## What you should do
Your reply should consist of the entries, copied exactly and stripped of images.

[Start of section]

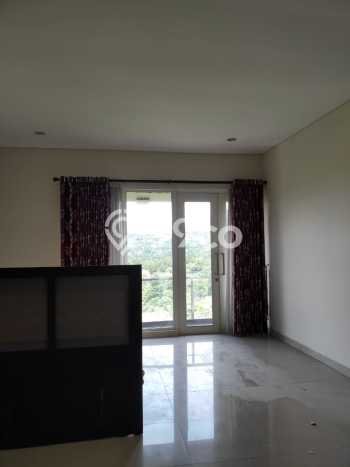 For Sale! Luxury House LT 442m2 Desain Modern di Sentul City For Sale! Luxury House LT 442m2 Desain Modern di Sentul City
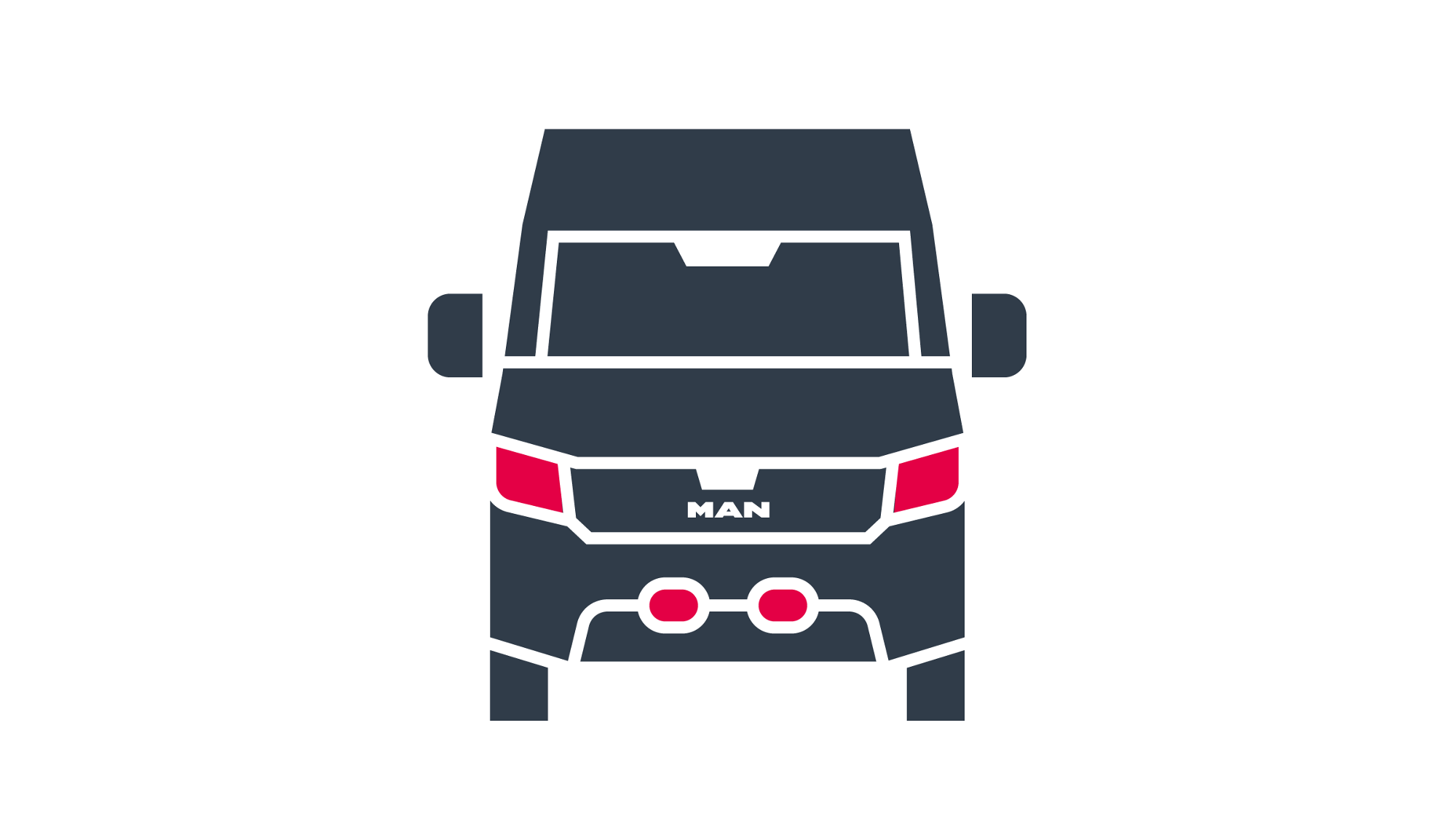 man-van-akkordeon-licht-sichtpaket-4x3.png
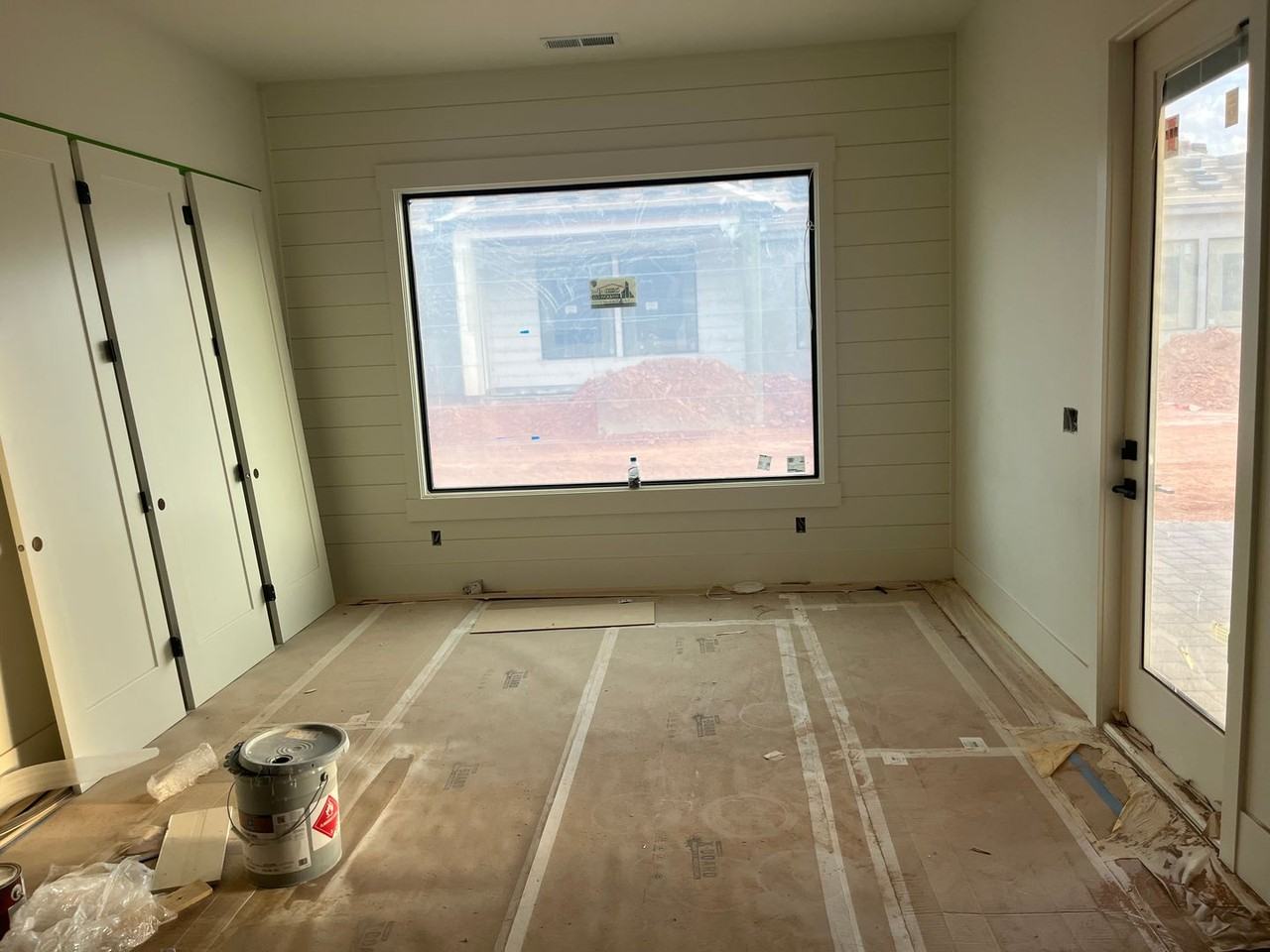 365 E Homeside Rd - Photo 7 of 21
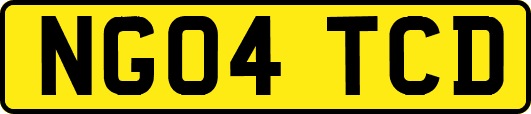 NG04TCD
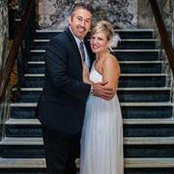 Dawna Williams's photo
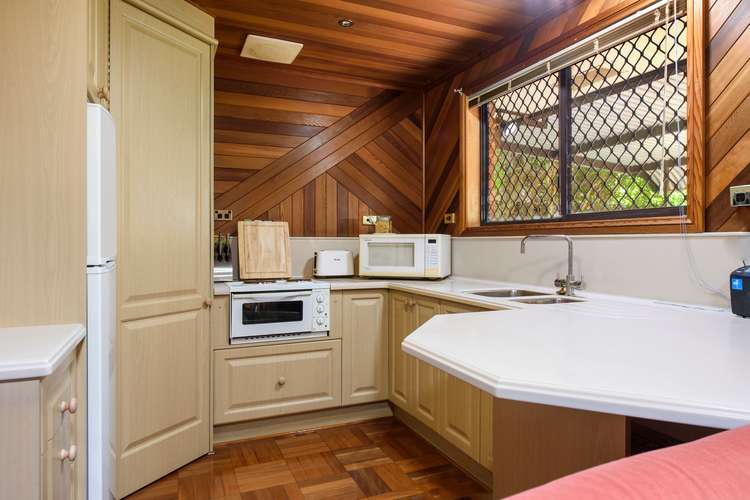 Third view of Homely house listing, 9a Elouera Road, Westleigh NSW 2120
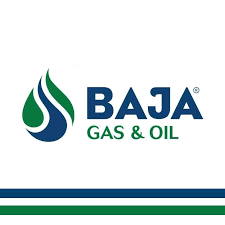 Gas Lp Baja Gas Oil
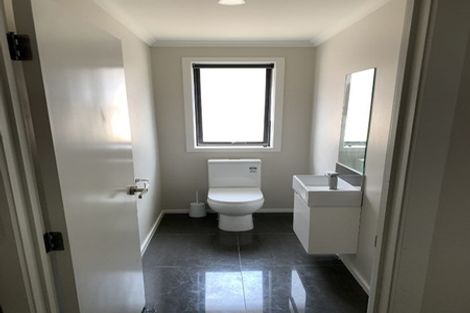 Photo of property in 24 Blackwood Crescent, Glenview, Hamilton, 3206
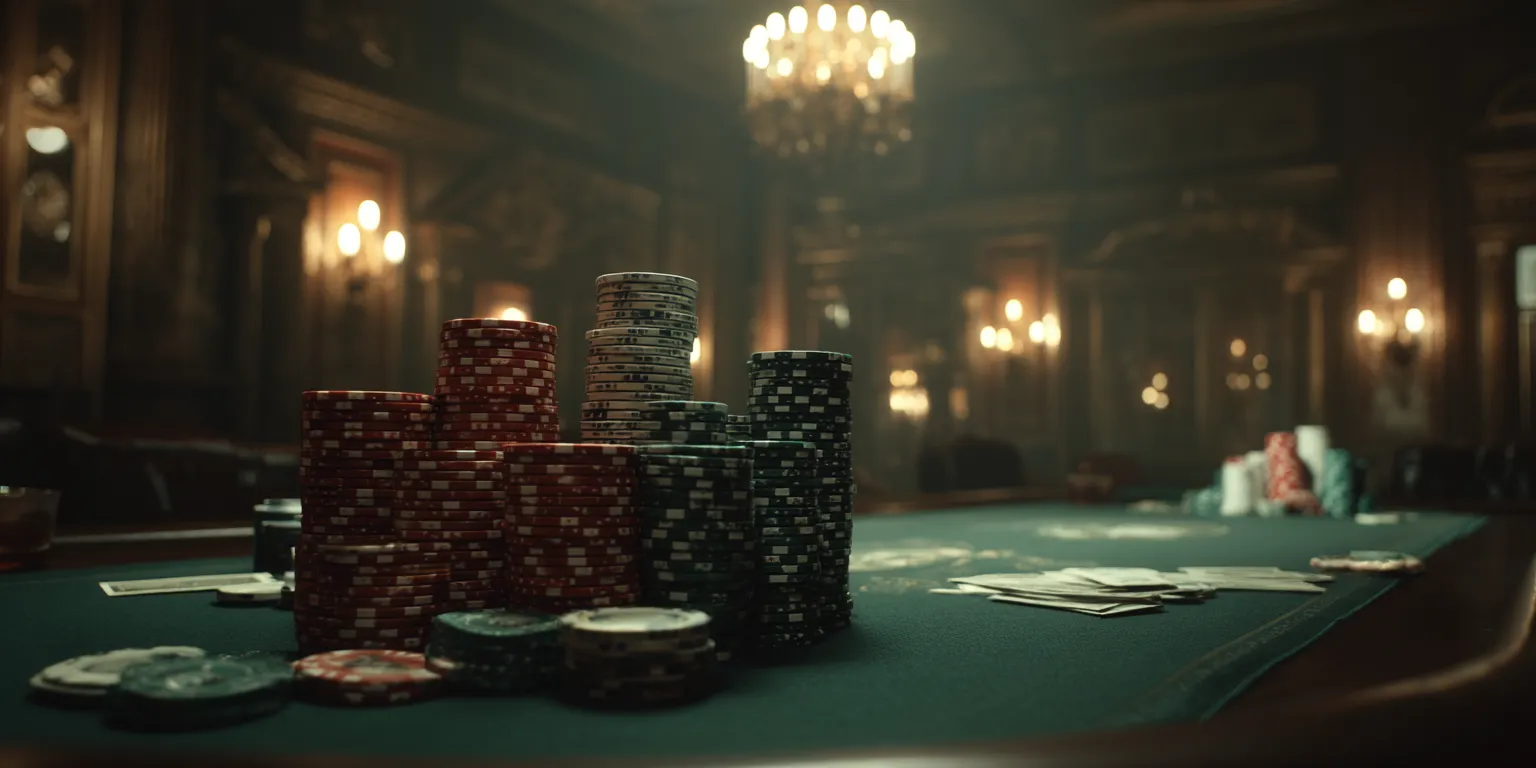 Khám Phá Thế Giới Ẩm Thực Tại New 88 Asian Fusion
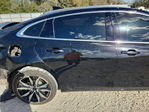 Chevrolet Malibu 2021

[End of section]

## Response
 For Sale! Luxury House LT 442m2 Desain Modern di Sentul City For Sale! Luxury House LT 442m2 Desain Modern di Sentul City
 man-van-akkordeon-licht-sichtpaket-4x3.png
 365 E Homeside Rd - Photo 7 of 21
 NG04TCD
 Dawna Williams's photo
 Third view of Homely house listing, 9a Elouera Road, Westleigh NSW 2120
 Gas Lp Baja Gas Oil
 Photo of property in 24 Blackwood Crescent, Glenview, Hamilton, 3206
 Khám Phá Thế Giới Ẩm Thực Tại New 88 Asian Fusion
 Chevrolet Malibu 2021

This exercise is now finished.